Farmers look at clothes at a market in Zaozhuang city's Shanting district, in East China's Shandong province, before the Spring Festival.Li Zongxian / For China Daily

As she admired her tableware collection, Gao Shumei picked up one of the bowls and traced her fingers over the Chinese character fu, meaning good fortune, which was printed upon it.

"I buy new bowls and chopsticks every year for Chinese New Year. It is said that new tableware will bring bliss and longevity to the family," said the 75-year-old.

Gao lives in a remote village on the Loess Plateau in Gansu province. This year her granddaughter bought the family's new tableware online. It was chosen and ordered in minutes, but it has not always been so easy.

Just three decades ago, bartering was a much more common practice, Gao said.

In the late 1970s, when few Chinese traveled extensively, villagers had to wait for traveling vendors, who would hawk their goods from village to village and often walk for miles in between.

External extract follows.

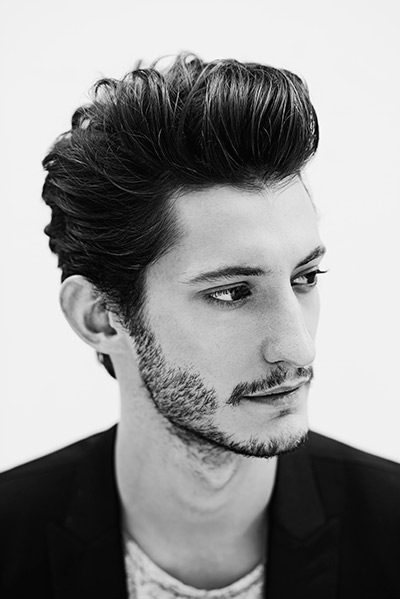 Pierre Niney  Pixar Disney Vice Versa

Each salesman would make their own sound, usually using a bell or a whistle, to alert the village to what they were selling.

"I still get excited when I hear a rattle drum. I catch myself, even now, glancing at the window expecting to see the peddler arriving," Gao recalled.

One year, she swapped a bag of grain grown on her family lot for a pair of blue-striped porcelain bowls. These bowls, however, were not meant for the annual reunion dinner.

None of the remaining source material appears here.